Christopher Fomunyoh lors de la remise des dons aux Camerounais d’expression anglaise réfugié au Nigeria. Photo; TFF

Faut-il le souligner, fondée en 1999 par le Dr Christopher Fomunyoh et un groupe de Camerounais dévoués aux causes humanitaires, défenseurs des droits humains et de la démocratie, au Cameroun, en Afrique et dans le monde, la Fondation Fomunyoh (TFF) est une organisation à but non lucratif. Son siège social est situé à Washington, DC, avec un démembrement à Bamenda, capitale régionale du Nord-Ouest.
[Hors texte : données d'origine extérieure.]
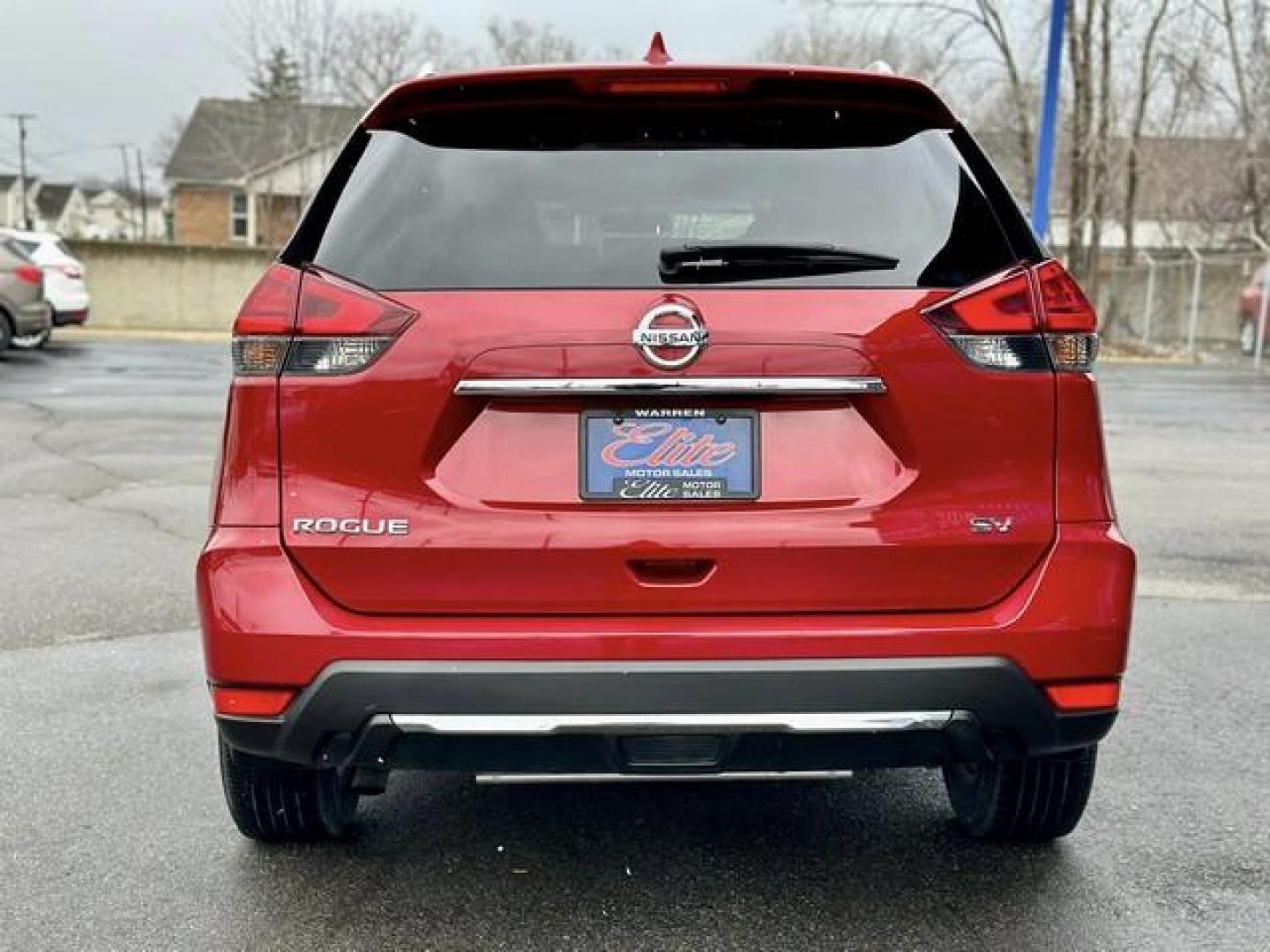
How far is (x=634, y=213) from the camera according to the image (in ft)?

Elle travaille en partenariat avec des philanthropes et des groupes démocratiques, des défenseurs des droits humains au Cameroun, ainsi qu’à l’étranger, pour améliorer le bien-être du peuple camerounais et renforcer les institutions et les droits de l’homme. Elle est dotée d’une radio urbaine (Foundation radio) émettant à Bamenda et ses environs, d’une grande bibliothèque (Foundation libary) ayant au moins 25 000 livres, d’une salle de conférence équipée d’un système de sonorisation moderne, des installations Internet, un projecteur et pouvant accueillir des ateliers et séminaires réunissant 50 personnes. Elle est également dotée des bureaux pour faciliter la tenue de tels événements. Elle dispose en son sein d’une unité dénommée, Foundation Arts and Design qui est une sorte de musée où on trouve une collection d’objets d’art de la région du Nord-Ouest et de l’ouest du Cameroun en particulier, ainsi que d’autres régions du pays. Elle est en train d’effectuer des installations en vue de la création d’un centre TIC, l’objectif étant, en plus de constituer un dispositif d’information et d’enseignement, de donner, particulièrement aux jeunes, l’accès au TIC modernes qui devrait leur permettre de faire partie du village planétaire.

Sur le plan humanitaire, elle a déjà posé plusieurs actes en faveur des défavorisés. Entre autres, en avril 2021, elle a offert des dons aux Camerounais d’expression anglaise réfugiés au Nigéria. Son président avait donné son sang aux accidentés de la catastrophe ferroviaire d’Eséka. Sans oublier la distribution des ouvrages effectuée dans certains établissements scolaires des régions du Nord-Ouest, du Centre, du nord et de l’extrême nord.